[<prev] [next>] [<thread-prev] [day] [month] [year] [list]
Message-ID: <2a922e66-dd0a-4f51-918b-92e5b40293f5@amd.com>
Date: Mon, 6 Oct 2025 16:28:03 -0500
From: "Bowman, Terry" <terry.bowman@....com>
To: "Cheatham, Benjamin" <benjamin.cheatham@....com>
Cc: linux-kernel@...r.kernel.org, linux-pci@...r.kernel.org,
dave@...olabs.net, jonathan.cameron@...wei.com, dave.jiang@...el.com,
alison.schofield@...el.com, dan.j.williams@...el.com, bhelgaas@...gle.com,
shiju.jose@...wei.com, ming.li@...omail.com,
Smita.KoralahalliChannabasappa@....com, rrichter@....com,
dan.carpenter@...aro.org, PradeepVineshReddy.Kodamati@....com,
lukas@...ner.de, sathyanarayanan.kuppuswamy@...ux.intel.com,
linux-cxl@...r.kernel.org, alucerop@....com, ira.weiny@...el.com
Subject: Re: [PATCH v12 21/25] CXL/PCI: Introduce CXL Port protocol error
handlers
On 10/3/2025 3:12 PM, Cheatham, Benjamin wrote:
> On 9/25/2025 5:34 PM, Terry Bowman wrote:
>> Introduce CXL error handlers for CXL Port devices.
>>
>> Add functions cxl_port_cor_error_detected() and cxl_port_error_detected().
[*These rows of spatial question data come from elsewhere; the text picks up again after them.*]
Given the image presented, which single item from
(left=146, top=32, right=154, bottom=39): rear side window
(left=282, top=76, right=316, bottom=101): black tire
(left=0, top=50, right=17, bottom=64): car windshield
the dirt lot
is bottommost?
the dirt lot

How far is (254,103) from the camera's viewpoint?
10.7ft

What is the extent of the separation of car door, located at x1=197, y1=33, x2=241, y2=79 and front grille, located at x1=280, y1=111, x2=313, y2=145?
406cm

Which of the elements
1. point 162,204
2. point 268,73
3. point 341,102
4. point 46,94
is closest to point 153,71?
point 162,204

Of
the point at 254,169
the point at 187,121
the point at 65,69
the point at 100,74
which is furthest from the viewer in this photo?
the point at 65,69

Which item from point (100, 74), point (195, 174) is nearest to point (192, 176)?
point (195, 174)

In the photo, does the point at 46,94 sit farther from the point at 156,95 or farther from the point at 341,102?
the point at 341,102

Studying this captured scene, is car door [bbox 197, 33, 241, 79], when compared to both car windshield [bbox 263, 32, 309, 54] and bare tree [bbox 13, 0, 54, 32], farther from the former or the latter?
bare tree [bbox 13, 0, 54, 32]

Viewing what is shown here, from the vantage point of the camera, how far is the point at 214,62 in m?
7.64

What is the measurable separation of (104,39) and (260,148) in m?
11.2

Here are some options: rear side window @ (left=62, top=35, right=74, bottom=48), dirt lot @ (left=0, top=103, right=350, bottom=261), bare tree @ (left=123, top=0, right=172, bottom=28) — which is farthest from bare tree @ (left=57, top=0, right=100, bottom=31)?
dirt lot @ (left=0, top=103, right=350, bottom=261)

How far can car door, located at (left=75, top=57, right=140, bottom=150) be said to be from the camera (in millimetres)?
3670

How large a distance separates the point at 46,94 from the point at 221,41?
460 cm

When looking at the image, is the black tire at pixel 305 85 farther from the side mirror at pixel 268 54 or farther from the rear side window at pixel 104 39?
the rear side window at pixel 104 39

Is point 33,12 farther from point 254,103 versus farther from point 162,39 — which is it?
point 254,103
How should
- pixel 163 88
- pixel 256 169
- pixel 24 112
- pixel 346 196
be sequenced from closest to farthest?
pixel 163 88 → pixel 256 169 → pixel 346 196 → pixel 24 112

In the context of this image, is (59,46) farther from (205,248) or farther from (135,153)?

>> These will serve as the handlers for all CXL Port devices. Introduce
>> cxl_get_ras_base() to provide the RAS base address needed by the handlers.
>>
>> Update cxl_handle_proto_error() to call the CXL Port or CXL Endpoint
>> handler depending on which CXL device reports the error.
>>
>> Implement cxl_get_ras_base() to return the cached RAS register address of a
>> CXL Root Port, CXL Downstream Port, or CXL Upstream Port.
>>
>> Introduce get_pci_cxl_host_dev() to return the host responsible for
>> releasing the RAS mapped resources. CXL endpoints do not use a host to
>> manage its resources, allow for NULL in the case of an EP. Use reference
>> count increment on the host to prevent resource release. Make the caller
>> responsible for the reference decrement.
>>
>> Update the AER driver's is_cxl_error() PCI type check because CXL Port
>> devices are now supported.
>>
>> Signed-off-by: Terry Bowman <terry.bowman@....com>
>> Reviewed-by: Jonathan Cameron <Jonathan.Cameron@...wei.com>
>> Reviewed-by: Kuppuswamy Sathyanarayanan <sathyanarayanan.kuppuswamy@...ux.intel.com>
>>
>> ---
>>
>> Changes in v11->v12:
>> - Add call to cxl_pci_drv_bound() in cxl_handle_proto_error() and
>> pci_to_cxl_dev()
>> - Change cxl_error_detected() -> cxl_cor_error_detected()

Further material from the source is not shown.